Sin embargo, tanto Tokio como Moscú han disminuido el tono de sus declaraciones, lanzado nuevos proyectos de cooperación económica y comprometiéndose a encontrar una solución. Si bien las promesas de llegar a un acuerdo en un proceso que lleva congelado más de medio siglo significan poco, lo cierto es que ambos países tienen interés en mantener buenas relaciones estratégicas y comerciales. De hecho, desde 2013, Putin y el primer ministro de Japón, Shinzo Abe, se han reunido 25 veces, y se estima que sus relaciones comerciales podrían incrementarse 50% en los próximos años. Dada la volatilidad de la región, ambos están interesados en un acercamiento, particularmente Moscú, que considera que Japón podría ser la llave para entrar definitivamente en el tablero geopolítico regional.

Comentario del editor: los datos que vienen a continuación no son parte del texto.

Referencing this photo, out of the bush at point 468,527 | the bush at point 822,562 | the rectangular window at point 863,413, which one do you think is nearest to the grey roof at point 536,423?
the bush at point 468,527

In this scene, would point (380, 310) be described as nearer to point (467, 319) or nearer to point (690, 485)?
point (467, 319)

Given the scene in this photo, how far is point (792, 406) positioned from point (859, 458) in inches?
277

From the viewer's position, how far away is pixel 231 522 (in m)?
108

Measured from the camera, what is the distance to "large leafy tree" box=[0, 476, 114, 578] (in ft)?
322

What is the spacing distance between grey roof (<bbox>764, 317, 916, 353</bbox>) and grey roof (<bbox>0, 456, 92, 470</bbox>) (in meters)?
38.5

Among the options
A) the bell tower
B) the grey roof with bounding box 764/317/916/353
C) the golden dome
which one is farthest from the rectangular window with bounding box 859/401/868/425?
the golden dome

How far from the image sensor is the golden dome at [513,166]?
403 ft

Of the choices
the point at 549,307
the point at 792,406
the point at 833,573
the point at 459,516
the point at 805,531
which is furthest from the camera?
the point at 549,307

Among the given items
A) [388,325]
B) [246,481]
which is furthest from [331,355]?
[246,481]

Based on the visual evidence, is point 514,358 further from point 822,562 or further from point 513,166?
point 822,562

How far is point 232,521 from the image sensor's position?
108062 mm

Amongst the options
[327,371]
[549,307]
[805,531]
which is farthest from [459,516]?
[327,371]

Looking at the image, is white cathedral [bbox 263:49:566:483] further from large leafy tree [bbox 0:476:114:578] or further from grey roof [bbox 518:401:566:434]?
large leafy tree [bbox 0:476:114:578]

Al margen de estos asuntos, Moscú ha impulsado su proyección estratégica en la región. Entre 2013 y 2018, las fuerzas aéreas rusas desplegaron 300 aeronaves nuevas en Asia-Pacífico. Esto se suma a los ambiciosos planes de Putin para la modernización naval en la zona, que incluyen el aumento de capacidades y operaciones en distintos puntos de la región. Por todo ello, algunos diplomáticos y observadores ya definen a Rusia como “un actor incontestable en Asia-Pacífico”.

La diplomacia rusa también se ha mostrado activamente involucrada en los mecanismos de gobernanza regionales. En los últimos años Rusia ha participado en foros como el Diálogo de Shangri-La, la reunión de ministros de Defensa de la Asociación de Naciones del Sudeste Asiático (ASEAN) Plus, la Organización de Cooperación de Shanghái y la Cumbre de Asia Oriental.

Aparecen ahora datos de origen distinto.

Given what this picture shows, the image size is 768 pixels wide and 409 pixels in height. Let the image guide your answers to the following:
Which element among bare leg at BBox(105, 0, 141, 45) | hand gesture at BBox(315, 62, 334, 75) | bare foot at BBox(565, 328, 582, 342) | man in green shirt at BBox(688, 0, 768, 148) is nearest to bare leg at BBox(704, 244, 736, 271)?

Bilateralmente, más allá de China, Corea y Japón, Rusia ha estrechado sus vínculos con otros países de la región. La colaboración rusa con los países de ASEAN está particularmente en auge. Los reparos de Occidente a estrechar lazos con regímenes no democráticos o que no respetan los derechos humanos ha dado margen a Rusia para afianzar sus relaciones con Tailandia, Myanmar y Filipinas. Además, Moscú ha actualizado su duradera amistad con Vietnam y profundizado relaciones con otros vecinos del sudeste asiático, como Laos e Indonesia.

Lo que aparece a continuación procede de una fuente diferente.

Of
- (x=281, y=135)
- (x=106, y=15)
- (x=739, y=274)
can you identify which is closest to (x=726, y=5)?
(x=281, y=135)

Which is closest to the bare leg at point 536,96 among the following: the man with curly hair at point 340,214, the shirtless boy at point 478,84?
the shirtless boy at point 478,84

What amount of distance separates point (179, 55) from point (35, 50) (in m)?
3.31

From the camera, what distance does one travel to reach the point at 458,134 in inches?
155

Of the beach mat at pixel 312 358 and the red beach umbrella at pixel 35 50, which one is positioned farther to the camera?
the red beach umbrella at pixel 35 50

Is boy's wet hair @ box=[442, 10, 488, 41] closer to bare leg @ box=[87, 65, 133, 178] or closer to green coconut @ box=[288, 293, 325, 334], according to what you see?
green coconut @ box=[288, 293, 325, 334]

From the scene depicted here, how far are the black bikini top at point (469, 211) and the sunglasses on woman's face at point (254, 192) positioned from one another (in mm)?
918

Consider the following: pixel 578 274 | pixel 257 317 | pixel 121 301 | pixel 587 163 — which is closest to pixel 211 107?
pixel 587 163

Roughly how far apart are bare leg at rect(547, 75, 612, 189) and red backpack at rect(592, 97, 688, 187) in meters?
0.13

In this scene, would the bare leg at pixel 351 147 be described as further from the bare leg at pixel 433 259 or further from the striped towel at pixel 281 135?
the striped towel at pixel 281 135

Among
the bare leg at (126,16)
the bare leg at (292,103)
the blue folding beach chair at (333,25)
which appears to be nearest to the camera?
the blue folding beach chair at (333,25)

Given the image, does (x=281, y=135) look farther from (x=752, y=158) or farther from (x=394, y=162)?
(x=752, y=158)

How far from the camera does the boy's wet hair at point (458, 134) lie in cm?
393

Rusia es un proveedor fundamental de equipamiento militar en Asia, que dirige a esta región 43,1% del total de sus exportaciones en 2017. Solamente India –con el que Rusia mantiene fuertes lazos políticos y militares– importa 30% del total de las exportaciones de armamento rusas. Aunque ASEAN no comprenda un porcentaje significativo del total por su relativamente pequeña inversión en defensa, las armas rusas sí que son fundamentales para estos países. Admitiendo el nivel de dependencia militar en Rusia, Thongloun Sisoulith, primer ministro de Laos, dijo que “todo en las Fuerzas Armadas laosianas está ligado a Rusia”.